> _Source_:
[Start]
Help using Base SAS procedures

Do “subsetting if” and “where” clauses do the same thing?

Accepted Solution Solved
Reply
Super Contributor
Posts: 338
Accepted Solution

Do “subsetting if” and “where” clauses do the same thing?

Hi SAS Community,

I have applied “subsetting if” and “where” clauses like below and they produced the same number of records in both table “want_1” and “want_2”.

1). Approach I - “subsetting if”

data want_1;

SET have;

if bank_number = 40;

run;

2). Approach II - “where”

data want_2;

SET have;

Where bank_number = 40;

run;

Question

However, SAS sometimes produce correct results for wrong reasons if we do not use it with full knowledge what is happening inside. This happened to me many times.

So, could any expert confirm me if the Approach I and II above produce same results always?

Thank you

Mirisage


Accepted Solutions
Solution
‎08-13-2012 03:36 PM
Super Contributor
Posts: 1,636

Re: Do “subsetting if” and “where” clauses do the same thing?

if variable bank_number is already in dataset have then if and where would produce the same result.

if variable bank_number is created in the same data step then only if works.

example:

data class;
  set sashelp.class;
  if age <14 then group=1;
    else group=2;
  if group=1;/* you can't use "where" */
  proc print;run;
 
                   Obs    Name       Sex    Age    Height    Weight    group

                      1    Alice       F      13     56.5       84.0      1
                      2    Barbara     F      13     65.3       98.0      1
                      3    James       M      12     57.3       83.0      1
                      4    Jane        F      12     59.8       84.5      1
                      5    Jeffrey     M      13     62.5       84.0      1
                      6    John        M      12     59.0       99.5      1
                      7    Joyce       F      11     51.3       50.5      1
                      8    Louise      F      12     56.3       77.0      1
                      9    Robert      M      12     64.8      128.0      1
                     10    Thomas      M      11     57.5       85.0      1

View solution in original post


All Replies
Super User
Posts: 19,770

Re: Do “subsetting if” and “where” clauses do the same thing?
[End]
> _Things to do_:
1) Answer these questions using the SAS forum thread:
(a) Which bank_number value do both approaches in the original post filter on?
(b) How many posts does the contributor who gave the accepted solution have?
(c) In the solution's example, what value is group given when age is under 14?
2) Using the SAS forum thread, explain why "where" cannot replace the subsetting "if" in the accepted solution's example.
3) Quote the stretch of the SAS forum thread from "Accepted Solutions" through "the same result.".

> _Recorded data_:
[Start]
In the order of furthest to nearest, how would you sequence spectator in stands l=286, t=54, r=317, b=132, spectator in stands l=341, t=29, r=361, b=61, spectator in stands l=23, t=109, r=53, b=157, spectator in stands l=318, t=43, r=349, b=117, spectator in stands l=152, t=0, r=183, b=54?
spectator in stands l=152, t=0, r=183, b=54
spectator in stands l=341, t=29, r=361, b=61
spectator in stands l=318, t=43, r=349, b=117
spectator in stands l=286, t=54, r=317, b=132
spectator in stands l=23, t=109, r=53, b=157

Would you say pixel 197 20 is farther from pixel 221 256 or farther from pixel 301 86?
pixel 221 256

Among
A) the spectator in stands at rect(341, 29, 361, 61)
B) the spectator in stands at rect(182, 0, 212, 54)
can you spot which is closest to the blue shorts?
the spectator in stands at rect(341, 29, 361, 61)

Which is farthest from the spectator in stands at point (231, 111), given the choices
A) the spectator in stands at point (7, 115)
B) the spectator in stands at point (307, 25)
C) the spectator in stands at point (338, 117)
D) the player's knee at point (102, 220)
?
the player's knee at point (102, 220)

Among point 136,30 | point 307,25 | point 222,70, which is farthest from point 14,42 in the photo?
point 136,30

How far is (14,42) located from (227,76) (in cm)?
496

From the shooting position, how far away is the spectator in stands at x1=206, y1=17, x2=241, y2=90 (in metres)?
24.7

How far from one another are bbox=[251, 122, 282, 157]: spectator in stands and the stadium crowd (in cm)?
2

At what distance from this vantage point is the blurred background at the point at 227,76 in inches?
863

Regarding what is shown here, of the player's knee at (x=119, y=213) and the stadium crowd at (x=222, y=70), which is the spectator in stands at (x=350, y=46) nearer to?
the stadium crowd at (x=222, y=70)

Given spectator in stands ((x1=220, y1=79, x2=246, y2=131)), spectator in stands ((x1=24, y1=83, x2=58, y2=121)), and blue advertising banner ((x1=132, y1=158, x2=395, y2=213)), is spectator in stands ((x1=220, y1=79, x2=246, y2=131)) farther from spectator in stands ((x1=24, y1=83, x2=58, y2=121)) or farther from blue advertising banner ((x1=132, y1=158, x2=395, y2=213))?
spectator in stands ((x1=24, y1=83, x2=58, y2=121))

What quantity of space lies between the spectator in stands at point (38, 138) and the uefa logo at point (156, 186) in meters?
[End]
> _Per-task answers_:
1)
(a) 40
(b) 1,636
(c) 1

2) The variable group is created within the same data step, and in that case only "if" works. "If" and "where" give the same result only when the variable is already in the input dataset.

3)
Accepted Solutions
Solution
‎08-13-2012 03:36 PM
Super Contributor
Posts: 1,636

Re: Do “subsetting if” and “where” clauses do the same thing?

if variable bank_number is already in dataset have then if and where would produce the same result.